The Virginia Supreme Court found that Hunter’s blog posts did not violate client confidentiality under Rule 1.6, but found that the blog posts were a form of commercial speech rather than political speech. This distinction is significant because while restrictions on political speech are subject to a higher standard of strict scrutiny, restrictions on commercial speech are subject to a lower standard of intermediate scrutiny. The Court further found that Hunter’s blog posts were advertisements, because they primarily described cases where he had received a favorable outcome for his client, and that they were potentially misleading. As a result, the Court held that the VSB could require Hunter to post a disclaimer on all case-related blog posts.
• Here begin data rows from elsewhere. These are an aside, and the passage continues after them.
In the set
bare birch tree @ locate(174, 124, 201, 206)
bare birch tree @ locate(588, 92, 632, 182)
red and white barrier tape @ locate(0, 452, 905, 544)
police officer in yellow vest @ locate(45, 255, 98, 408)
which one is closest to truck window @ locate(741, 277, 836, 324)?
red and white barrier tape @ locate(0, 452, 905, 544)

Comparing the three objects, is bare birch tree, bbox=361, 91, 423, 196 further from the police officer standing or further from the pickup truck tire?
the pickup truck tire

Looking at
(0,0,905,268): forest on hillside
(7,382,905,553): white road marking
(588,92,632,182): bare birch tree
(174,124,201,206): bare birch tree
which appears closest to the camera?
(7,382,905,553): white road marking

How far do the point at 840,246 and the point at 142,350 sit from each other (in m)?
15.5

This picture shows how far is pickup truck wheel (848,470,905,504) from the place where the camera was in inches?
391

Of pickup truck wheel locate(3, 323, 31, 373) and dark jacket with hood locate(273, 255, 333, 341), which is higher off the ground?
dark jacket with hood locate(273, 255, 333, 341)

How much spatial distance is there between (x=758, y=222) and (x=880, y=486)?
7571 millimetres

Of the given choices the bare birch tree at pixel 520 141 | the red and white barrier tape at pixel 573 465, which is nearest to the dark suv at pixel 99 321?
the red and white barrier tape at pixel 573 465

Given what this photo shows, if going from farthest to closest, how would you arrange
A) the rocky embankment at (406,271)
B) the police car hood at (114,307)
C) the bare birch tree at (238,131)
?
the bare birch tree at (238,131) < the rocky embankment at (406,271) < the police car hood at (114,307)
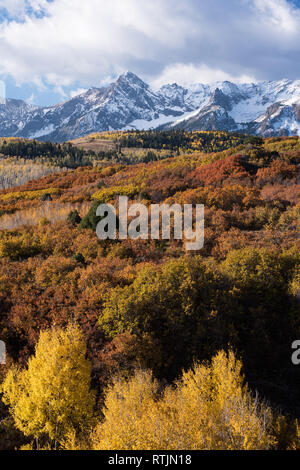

On the other hand, the dissenting justices found that Hunter’s blog posts were political speech rather than commercial speech. They convincingly argued that speech concerning the criminal justice system has always been considered political speech, and further stressed that Hunter mentioned the outcome of his cases to illustrate his views of the criminal justice system. Hunter’s blog posts discussed, in detail, the proceedings of public criminal prosecutions, and Hunter referenced the outcomes of his cases in order to show his values as a criminal defense attorney regarding those proceedings. Consequently, I am not completely convinced that Hunter’s blog posts constitute commercial speech, as his focus on the criminal justice system more closely resembles political speech.
In regards to the client confidentiality charge, I believe the Court was correct in finding that there was no violation. All the information that Hunter wrote in his blog posts had been openly revealed in public judicial proceedings and concerned cases that had been concluded. However, one could argue that lawyers should still have a duty of loyalty to keep client information confidential, even if that information is public knowledge. Creating a public knowledge or public records exception to client confidentiality allows lawyers to discuss embarrassing or damaging information about former clients as long as the confidential information is in the public records. While blogging can be an important part of an attorney’s marketing plan, it is important for attorneys to abide by their ethical obligations.